AlexsLemonade / alsf-scpca

Management and analysis tools for ALSF Single-cell Pediatric Cancer Atlas data.
BSD 3-Clause "New" or "Revised" License
0 stars 1 forks source link

Make genetic-demux into a full workflow #160

Closed jashapiro closed 2 years ago

jashapiro commented 2 years ago

This PR creates a genetic-demux.nf workflow that combines the earlier individual steps of genetic demultiplexing into a unified workflow that can run from start to finish with only specifying the input run to be processed.

In doing this, I deleted most of the test run setup from earlier workflows, created named workflows for each step with take and emit statements, and centralized parameters for specifying containers, files, and directories. So while there are a lot of changes, many of them are moving things around a bit and deleting mock data.

The biggest change/additions are:

  1. Adding logic to identify and build a channel of the bulk samples that are needed for reference genotyping.
  2. the logic for grouping samples by multiplex library for mpileup
  3. updating the workflow for cellsnp/vireo, which now includes more logic to pair the vcf files generated by mpileup with the starsolo runs.

I tried to leave comments to explain what is going on in each of those steps, but I might need to add more. nextflow can be a bit obtuse.

When running this, I found that some tweaks to the overall config were needed, so there are a few changes there as well.

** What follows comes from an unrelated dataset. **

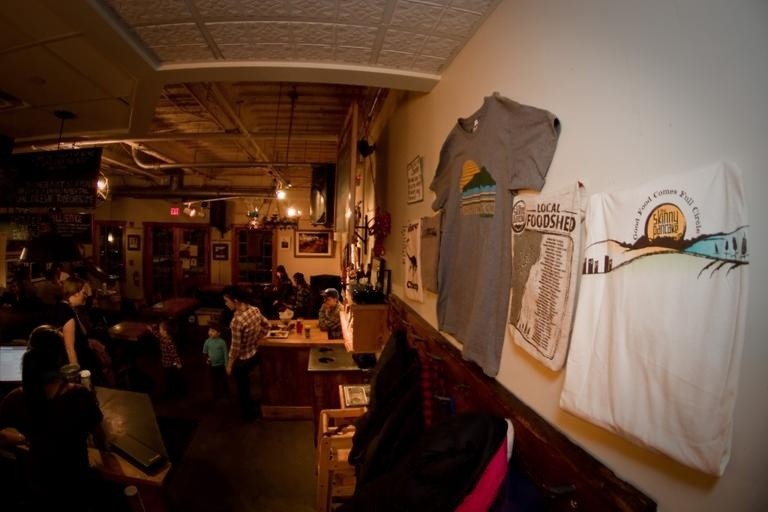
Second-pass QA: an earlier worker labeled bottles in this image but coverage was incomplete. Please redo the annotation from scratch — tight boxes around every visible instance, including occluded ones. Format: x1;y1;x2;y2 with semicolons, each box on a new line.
296;320;310;338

Note that there is one process here that is not used: I was doing some testing with calling initial SNPs from the bulk data with cellsnp as well (what they call mode 2b). This is much faster than mpileup, but seemed in initial testing to give worse results, I may do a bit more testing with it, so I left the process there, even though no workflow currently uses it.

jashapiro commented 2 years ago

Merging as it is working now & I incorporated all feedback. Will probably need future tweaks!